Bragg’s group The Prisonaires attained success with the 1952 song “Just Walkin in the Rain,” which inspired the governor of Tennessee to allow them to travel the state as models for prison reform. Their budding popularity earned them day passes to perform at other prisons, radio shows, and even the governor’s mansion for VIPs.
“Just Walkin in the Rain” sold 250,000 copies, and the recognition helped shed light on Bragg’s racially motivated wrongful conviction. He eventually received a full pardon.
The project’s producers are Bob Emmer, Garson Foos, Sean Fernald, Cass Paley, McGhee, Quincy Newell, Lynn Barstow and Jordan Fields.
“This amazing story is a testament to the inspiring resilience of art and talent even under the most punishing conditions,” Shout! CEO Emmer said. “We are thrilled to work with such distinguished partners to bring the story of Bragg and his Prisonaires to the screen.”

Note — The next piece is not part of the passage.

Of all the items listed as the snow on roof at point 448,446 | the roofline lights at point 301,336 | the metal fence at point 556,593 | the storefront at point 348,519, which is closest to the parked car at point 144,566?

Newell said he hopes the film will educate audiences about a piece of history that might have been forgotten.
“This is a necessary story, even an essential one,” he said. “We want to invite audiences to heed its implications and allow this small but important piece of history to inform, inspire and change hearts and minds.”
Said McGhee: “After managing the careers of Diana Ross, James Brown, Issac Haes, CeCe Winans, Phyllis Hyman and Darius Rucker, I saw how the industry could treat people of color, but with their talent and music they could unite people. This is a project that has lingered with me since the day Sean and Cass walked in my office. It’s a powerful story that must be told.”
The Bragg project is the latest from producer-distributor Shout! Studios, which recently saw its Western Old Henry starring Tim Blake-Nelson have its world premiere at the Venice Film Festival. It also has set its Slumber Party Massacre move redo directed by Danishka Esterhazy to bow later this year on Syfy.